Others may have a similar contribution to make and this leads neatly into my contribution; the risks of relying upon the public sector, the donor community, international/national NGOs and others with non-profit objectives that depend ultimately upon the goodwill of external funds, effort, intellect and interest.

The model for community self-interest with the most fundamental of community functions – child care, nurturing and security – was described earlier in the first contribution by George Kent of Hawaii; check out the model, it contains the child at centre within seven nested circles of security. After ‘family’ and ‘community’ the assumption is one wherein the public sector should take responsibility; there is neither reference to the private sector nor to the risks of dependency that comes from reliance upon others. If either the family or the community is sufficiently capable of becoming financially/economically self-sufficient, then clearly that those children will be more secure as they grow and, importantly, they become more capable – more self reliant citizens - as they, in turn, shift into adulthood.

There is only so much that can be covered in a few words, but the thesis here is one of focus upon the self-reliance of family and/or community; teaching/encouraging people to rely upon their own resources/effort/intellect/etc. and to shift away from dependency upon others and, particularly, from the dubious/irregular decision-making of sometimes distant central governments. For all the best will in the world – public sector people are not always the most appropriate source of social development/investment expertise.

(You only have to look at a handful of key countries across the MENA region and selected national food/energy social support programmes that have routinely provided subsidized prices of staples across the country in an effort to placate their mainly urban populations – to the detriment of real farm prices, rural poverty, import dependency and more; to appreciate the risks of inadequate planning. Many governments in the region continue to pay off their citizens in state-supported interventions to ensure civil stability – and more so since the impact of the Arab Spring on the region.)

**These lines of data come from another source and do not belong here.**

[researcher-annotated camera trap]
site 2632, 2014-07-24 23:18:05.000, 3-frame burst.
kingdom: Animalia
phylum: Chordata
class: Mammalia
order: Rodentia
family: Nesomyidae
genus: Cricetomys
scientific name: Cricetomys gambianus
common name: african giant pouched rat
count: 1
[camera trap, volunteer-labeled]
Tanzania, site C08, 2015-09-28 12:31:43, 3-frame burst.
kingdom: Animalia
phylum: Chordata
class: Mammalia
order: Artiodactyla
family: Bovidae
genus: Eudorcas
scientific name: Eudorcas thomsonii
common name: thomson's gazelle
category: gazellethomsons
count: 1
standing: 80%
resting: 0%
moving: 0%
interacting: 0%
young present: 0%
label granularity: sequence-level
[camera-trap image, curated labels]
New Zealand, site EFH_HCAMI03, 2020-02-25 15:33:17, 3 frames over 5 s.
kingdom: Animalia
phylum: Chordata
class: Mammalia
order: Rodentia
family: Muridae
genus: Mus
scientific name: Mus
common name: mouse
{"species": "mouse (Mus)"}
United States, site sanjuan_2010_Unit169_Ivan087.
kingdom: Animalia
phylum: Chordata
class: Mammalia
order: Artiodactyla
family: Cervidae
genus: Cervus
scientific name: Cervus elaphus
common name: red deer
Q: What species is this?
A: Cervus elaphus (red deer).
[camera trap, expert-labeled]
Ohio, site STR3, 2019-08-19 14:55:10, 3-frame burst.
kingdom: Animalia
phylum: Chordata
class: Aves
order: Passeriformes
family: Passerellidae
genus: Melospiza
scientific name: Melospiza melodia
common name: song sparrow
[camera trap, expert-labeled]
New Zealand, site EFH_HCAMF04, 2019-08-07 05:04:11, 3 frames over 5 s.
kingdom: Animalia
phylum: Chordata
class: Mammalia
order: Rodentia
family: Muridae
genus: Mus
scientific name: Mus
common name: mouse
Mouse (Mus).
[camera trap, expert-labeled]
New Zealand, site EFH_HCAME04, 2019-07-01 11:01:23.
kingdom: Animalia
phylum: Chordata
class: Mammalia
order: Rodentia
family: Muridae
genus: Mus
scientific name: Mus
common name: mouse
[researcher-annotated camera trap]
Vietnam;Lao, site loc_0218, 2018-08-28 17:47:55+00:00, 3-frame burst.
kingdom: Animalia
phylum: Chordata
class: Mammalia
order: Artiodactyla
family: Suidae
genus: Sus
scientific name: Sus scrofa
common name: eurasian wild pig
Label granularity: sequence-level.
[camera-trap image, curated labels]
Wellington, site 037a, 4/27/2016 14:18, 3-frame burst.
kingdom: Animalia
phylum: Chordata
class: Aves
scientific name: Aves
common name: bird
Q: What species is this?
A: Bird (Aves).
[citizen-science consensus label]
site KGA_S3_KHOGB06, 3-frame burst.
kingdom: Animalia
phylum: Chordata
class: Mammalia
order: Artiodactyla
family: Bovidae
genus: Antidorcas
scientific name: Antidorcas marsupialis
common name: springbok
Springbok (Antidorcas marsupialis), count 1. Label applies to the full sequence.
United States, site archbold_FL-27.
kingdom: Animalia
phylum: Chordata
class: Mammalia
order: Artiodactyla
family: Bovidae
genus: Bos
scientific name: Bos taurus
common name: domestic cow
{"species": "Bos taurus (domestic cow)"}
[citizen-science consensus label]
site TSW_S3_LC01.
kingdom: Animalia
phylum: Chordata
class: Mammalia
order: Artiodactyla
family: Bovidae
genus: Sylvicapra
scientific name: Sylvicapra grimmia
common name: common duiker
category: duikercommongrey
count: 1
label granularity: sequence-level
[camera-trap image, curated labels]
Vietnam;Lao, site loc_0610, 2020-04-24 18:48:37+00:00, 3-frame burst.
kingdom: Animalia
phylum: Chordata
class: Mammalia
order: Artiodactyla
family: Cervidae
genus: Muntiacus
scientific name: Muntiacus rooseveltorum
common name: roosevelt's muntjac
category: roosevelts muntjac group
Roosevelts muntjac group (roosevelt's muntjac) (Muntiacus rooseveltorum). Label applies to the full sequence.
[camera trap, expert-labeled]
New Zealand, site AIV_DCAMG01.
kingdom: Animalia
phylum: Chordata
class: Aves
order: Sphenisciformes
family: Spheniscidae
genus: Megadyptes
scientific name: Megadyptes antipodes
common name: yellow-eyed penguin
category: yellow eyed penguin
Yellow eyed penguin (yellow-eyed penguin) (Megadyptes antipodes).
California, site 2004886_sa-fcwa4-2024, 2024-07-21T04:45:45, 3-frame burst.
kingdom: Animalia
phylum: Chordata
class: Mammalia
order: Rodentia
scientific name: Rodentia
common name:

On much the same tack, the private sector is not some benign benefactor comfortably allocating a proportion of company funds for social responsibility spending – leastways not on small-scale, and rarely in the low-income countries. Too many of the SMEs involved are working close to margins that simply cover cost plus – but, crucially, keeping workers and family intact and in-food. Workers and family are, typically, one-and-the-same; it’s this thing about starting up a business and people being required to ‘work twice as hard for half the income’.

Private enterprise and markets are no panacea for future well-being, but provide opportunities for shifting away from traditions of ‘government provides all’; government used to try to provide all, but has rapidly stepped back within the complexity required of modern national management. We are no longer in a post-colonial world of newly independent states with all that this implied for ‘old models’ of donor/development assistance from others. Middle income people are a feature of all new countries, responsible for the wealth that is being created on the basis of intellectual creativity, sensible investments and market risks.[1] You sometimes have to look hard to find those old models – sure they exist – but they are rapidly disappearing within the modern images of urban development, shifts in agro-technologies and determined people that you meet everywhere.

The key is one of education, confidence, self-appreciation and the development of a ‘can-do’ society.  Check out and invest in the young in your community.

Peter Steele

Agricultural Engineer

Rome

[1] More information. Access your favourite search engine with ‘private sector’, ‘social responsibilities’ and similar key words. USAID, for example, at: http://www.usaid.gov/news-information/fact-sheets/more-3-billion-private-sector-investment-new-alliance-food-security-and describes global, regional and national partnerships with >US$3B investment funds in the pipeline. And, if any of those companies are local to where you are, check them out for the opportunities that may arise for partnerships, provision of services, contracts and more.